Come per importuna acqua la vampa
Più si dilata di vorace fiamma,
205Così l’ambizïosa, arida e falsa
Beneficenza col prometter largo
Seduce e inganna; e coll’attender corto
Ai pochi dona, ai molti nega, a tutti
Toglie, e la piaga che sanar presume
210Moltiplica, fomenta, a peggio tira.
Alla nativa carità serbato
Sia l’impulso spontaneo, l’accorto
Sguardo, la cura vigile e l’affetto
Che di se stesso si compiace e pasce.
215Talvolta, il so, cieco è l’affetto e crede
Che per la intenzïon buono riesca
Anche il ristoro onde il malvagio ride.
Ma sempre da ragion prende consiglio
Ogni bennato affetto, e non consente
220Che allo scopo del bene il mal sottentri.

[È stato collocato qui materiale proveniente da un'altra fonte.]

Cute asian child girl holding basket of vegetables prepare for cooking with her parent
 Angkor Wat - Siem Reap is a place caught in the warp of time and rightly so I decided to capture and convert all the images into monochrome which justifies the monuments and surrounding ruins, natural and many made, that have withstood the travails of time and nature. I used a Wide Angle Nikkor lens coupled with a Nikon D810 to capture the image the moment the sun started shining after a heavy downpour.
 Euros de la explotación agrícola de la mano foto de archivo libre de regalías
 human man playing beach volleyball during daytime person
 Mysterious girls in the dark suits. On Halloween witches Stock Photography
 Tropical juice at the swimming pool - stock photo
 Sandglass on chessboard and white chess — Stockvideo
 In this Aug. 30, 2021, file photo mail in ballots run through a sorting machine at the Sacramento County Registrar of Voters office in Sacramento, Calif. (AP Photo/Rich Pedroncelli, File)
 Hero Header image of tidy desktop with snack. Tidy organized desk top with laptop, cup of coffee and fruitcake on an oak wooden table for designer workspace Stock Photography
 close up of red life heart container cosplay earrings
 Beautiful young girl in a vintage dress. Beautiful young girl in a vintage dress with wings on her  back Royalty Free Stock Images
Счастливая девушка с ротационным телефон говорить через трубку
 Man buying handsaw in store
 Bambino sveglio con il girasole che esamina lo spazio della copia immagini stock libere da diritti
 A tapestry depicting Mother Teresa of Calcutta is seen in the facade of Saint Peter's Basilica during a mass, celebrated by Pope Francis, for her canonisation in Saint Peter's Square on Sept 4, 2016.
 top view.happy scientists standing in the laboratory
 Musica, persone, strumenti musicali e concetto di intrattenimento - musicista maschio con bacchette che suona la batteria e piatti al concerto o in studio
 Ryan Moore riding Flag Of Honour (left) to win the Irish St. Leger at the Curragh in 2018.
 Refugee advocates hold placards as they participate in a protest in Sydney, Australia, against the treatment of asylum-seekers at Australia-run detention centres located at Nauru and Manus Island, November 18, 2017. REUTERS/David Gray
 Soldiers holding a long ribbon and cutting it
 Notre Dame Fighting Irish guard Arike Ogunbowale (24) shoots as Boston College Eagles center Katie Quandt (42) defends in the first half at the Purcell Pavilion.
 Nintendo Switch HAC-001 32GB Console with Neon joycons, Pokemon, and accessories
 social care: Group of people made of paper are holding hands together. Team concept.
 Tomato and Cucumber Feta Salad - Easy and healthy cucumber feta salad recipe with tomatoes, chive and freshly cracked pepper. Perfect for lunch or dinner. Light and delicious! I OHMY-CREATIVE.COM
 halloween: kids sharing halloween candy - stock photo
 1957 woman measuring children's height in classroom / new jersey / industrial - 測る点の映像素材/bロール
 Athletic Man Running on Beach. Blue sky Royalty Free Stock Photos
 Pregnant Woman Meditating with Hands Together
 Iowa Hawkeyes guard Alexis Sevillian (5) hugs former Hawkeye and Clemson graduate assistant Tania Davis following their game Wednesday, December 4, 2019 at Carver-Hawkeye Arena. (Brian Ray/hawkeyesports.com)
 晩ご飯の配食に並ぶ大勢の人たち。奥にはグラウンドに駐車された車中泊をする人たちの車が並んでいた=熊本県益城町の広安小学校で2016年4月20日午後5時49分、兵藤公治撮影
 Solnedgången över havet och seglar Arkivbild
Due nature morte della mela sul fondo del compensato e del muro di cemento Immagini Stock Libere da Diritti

Nè rado è che per cumuli diversi,
Mentre l’uno non sa quel ch’altri faccia,
La volontaria offerta si comparta;
E tanto abbondi all’un quanto scarseggi
225All’altro. Molti ad offerire acconci
Sono, ma pochi a giudicar per quali
Segni si scopra e si misuri e come
Soccorrasi il bisogno. In un raccolte
Le sparse forze acquisteran vigore
230Di mirabile tempra. A varie parti,
Come più adatto sia, ciascuno intenda;
E tale intreccio alle disposte fila
Si dia, che per interno ordine il moto
Impresso al centro (ove con nodo industre
235Mettano capo) si propaghi intorno
Diversamente per diversi giri.
Qual di privato o pubblico ministro
Meglio convenga a riparare i colpi,
Onde siam tratti a lagrime fraterne,
240Pur da questo ne appar, che l’uno stende
O più larga la mano apre o ritira
Come venga, s’accresca o l’uopo cessi.
Quasi coperto di un incerto velo
Il pungolo mantien che si rintuzza
245Per soverchia fidanza. Ad amoroso
Atto chinato dell’amore infonde
La dolcezza ineffabile e segreta,
Che a sopportare e a benedire insegna
Anco la prova del dolore. A tanto
250L’altro non basta, ed a contrario effetto
Spesso conduce. Intempestivo o tardo,
Largo ritroso, prolungato o manco,
Viene, si arretra, intorpidisce o sfugge,
Più che dal vôto cor dura prendendo
255Dai misurati calcoli ragione.
Indi si avviva la bugiarda speme
Colla baldanza del sognato dritto,
Che l’inerzia blandisce e l’odio alluma.
Non io vorrò, che ai pubblici statuti,
260Pegno e memoria di pietade antica,
Indicasi la guerra. Il tempo copre
E con rodente ruggine consuma
Il duro ferro, se pulito e terso
Nol tieni con industre attenta cura;
265Perchè agli usi moltiplici si porga
Atto dell’arti varïate o nove,
Che la novella età trovi o migliori.
Tale ne resti mònito scolpito
Nella mente che saggia i temerari
270Sprezza, e rifugge dagli opposti estremi.
Per rispetto del bene il mal conserva
L’indurata cervice; e il pazzo ingegno
Per vaghezza del meglio il ben distrugge.